Martin Heidegger - Sull'essere per la morte inautentico e autentico


Immagine Martin Heidegger
1) Introduzione
2) Lettura
3) Guida alla lettura
4) Guida alla Comprensione

Introduzione


In un famoso passaggio di "Essere e tempo", distribuito in vari paragrafi, Heidegger esplora il significato della morte nel contesto dell'esistenza umana e sottolinea l'importanza di affrontare consapevolmente l'unica certezza assoluta della nostra condizione. Nei brani che presentiamo, Heidegger descrive come la coscienza comune, immersa nella quotidianità, tenda a respingere il pensiero della morte e quindi introduce l'autenticità della scelta di essere-per-la-morte. Riflettere sulla morte, anticiparla e tenerla costantemente presente nella nostra mente, significa riconoscere che essa è l'unica possibilità veramente propria dell'Esserci. Le altre possibilità che rappresentano le normali opzioni della vita (le attività fattibili che mi si presentano nell'ambiente circostante come possibili progetti), mantengono la mia esistenza nell'ambito della strumentalità che caratterizza tutte le cose del mondo; quando le confronto con la morte, queste possibilità perdono il loro significato e l'angoscia derivante dalla loro scomparsa dissolve anche il potere del mondo su di me. Secondo Heidegger, in questa consapevolezza risiede la libertà dell'esistenza, che coincide con la svalutazione di tutto ciò a cui l'uomo comune attribuisce valore.


Lettura


La morte è una possibilità di essere che l'Esserci stesso deve sempre assumersi da sé. Nella morte l'Esserci incombe a se stesso nel suo poter-essere più proprio. In questa possibilità ne va per l'Esserci puramente e semplicemente del suo essernel-mondo. La morte è per l'Esserci la possibilità di non-poter-più-esserci. Poiché in questa sua possibilità l'Esserci incombe a se stesso, esso viene completamente rimandato al suo poter-essere più proprio. In questo incombere dell'Esserci a se stesso, si dileguano tutti i rapporti con gli altri Esserci.

◆ Contenuto dei dati ◆
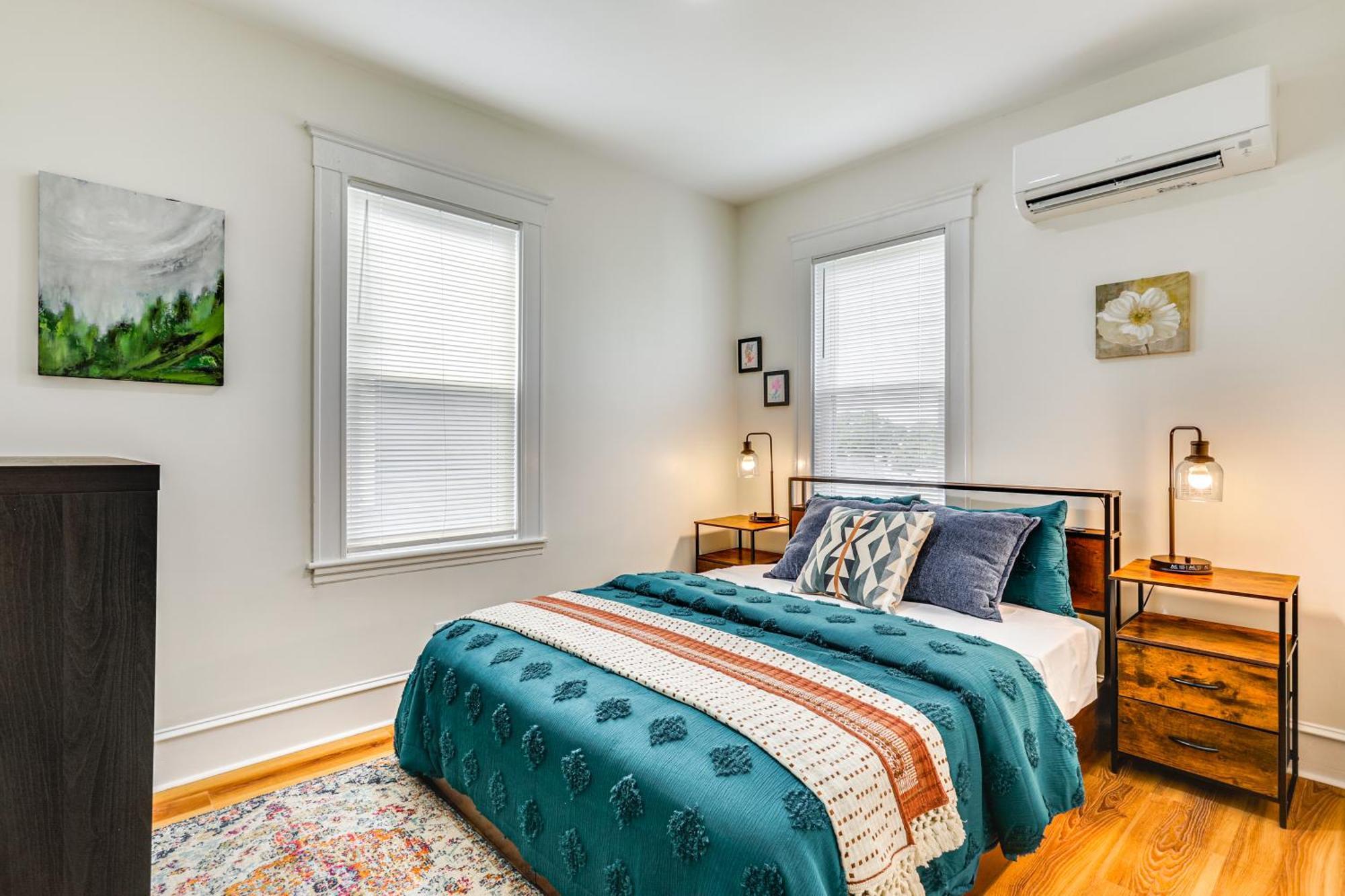 4 Mi To Fenway Park Pet-friendly Dorchester Apt! Apartment Boston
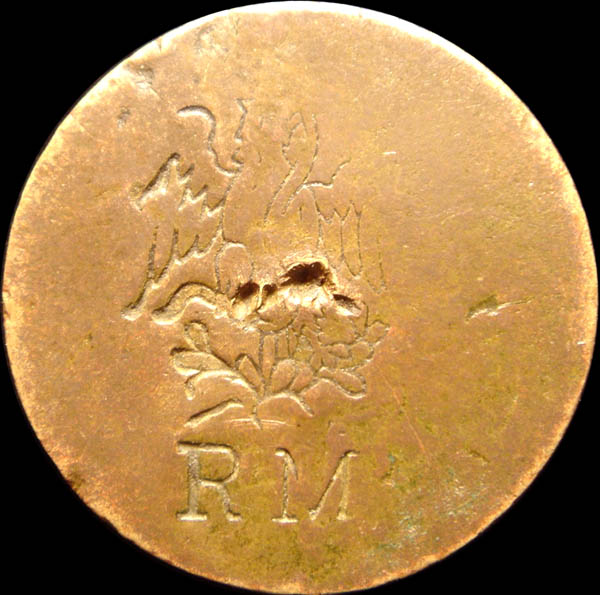 GB 245 Obverse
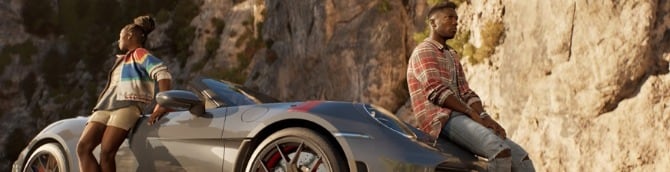 GTA VI ya tiene fecha y Rockstar mostró a Jason y Lucia en acción: esto es todo lo que se vio en el nuevo tráiler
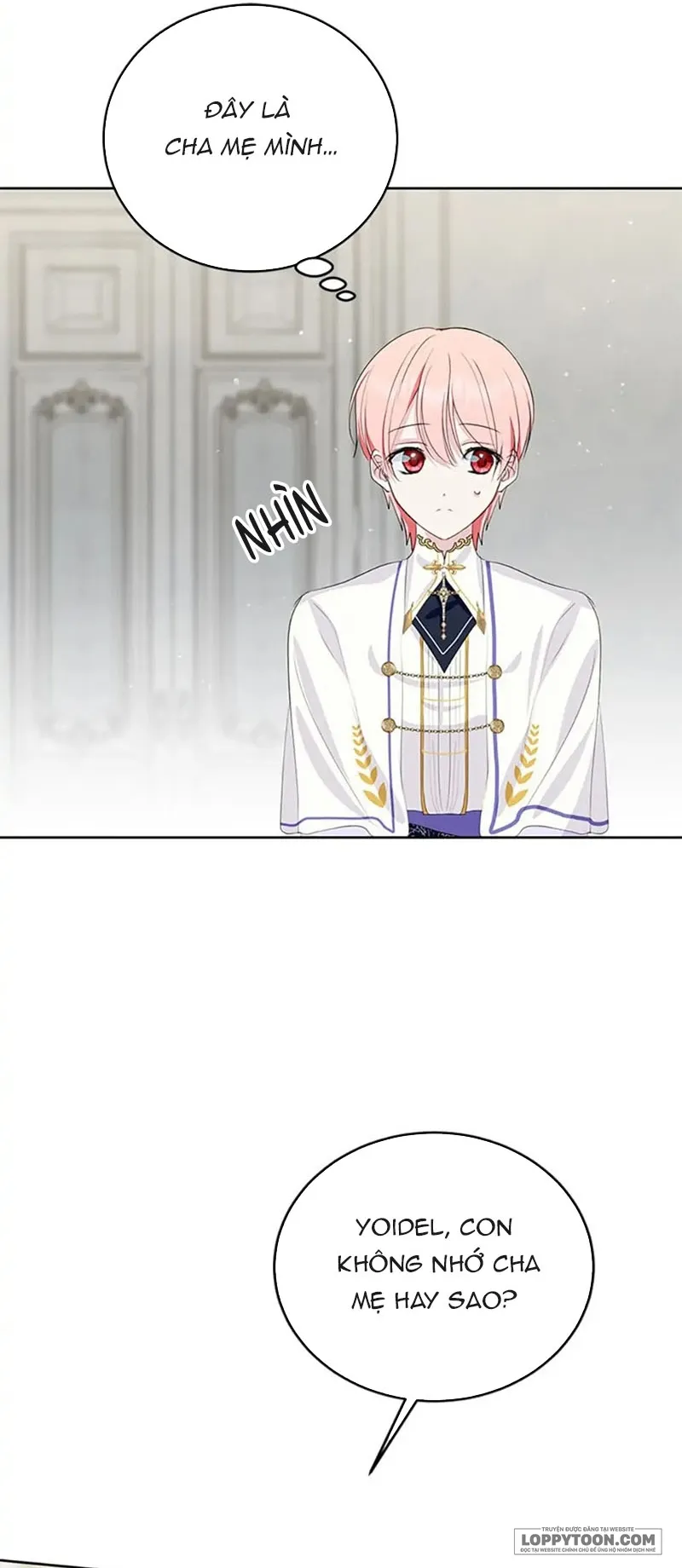Phía Sau Mặt Nạ Của Nam Chính Hiền Lành - Chap 23 - Trang 5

◆ Le tue istruzioni ◆
Riprendi il testo su Heidegger e l'essere per la morte, proseguendo subito dopo la sua ultima frase.

◆ Risposta al compito ◆
Questa possibilità assolutamente propria e incondizionata è, nel contempo, l'estrema. Nella sua qualità di poter-essere, l'Esserci non può superare la possibilità della morte. La morte è la possibilità della pura e semplice impossibilità dell'Esserci. Così la morte si rivela come la possibilità più propria, incondizionata e insuperabile. Come tale è un'imminenza incombente eccelsa. La sua possibilità esistenziale si fonda nel fatto che l'Esserci è in se stesso essenzialmente aperto e lo è nel modo dell'avanti-a-sé. Questo momento della struttura della Cura ha la sua concrezione più originaria nell'essere-per-la-morte. L'essere-per-la-fine si rivela fenomenicamente come l'essere per la possibilità eccelsa dell'Esserci caratterizzata.

Questa possibilità più propria, incondizionata e insuperabile, l'Esserci non se la crea però accessoriamente e occasionalmente nel corso del suo essere. Se l'Esserci esiste, è anche già gettato in questa possibilità. Innanzi tutto e per lo più l'Esserci non ha alcuna «conoscenza» esplicita o addirittura teorica di essere consegnato alla morte e che perciò essa fa parte del suo essere-nel-mondo.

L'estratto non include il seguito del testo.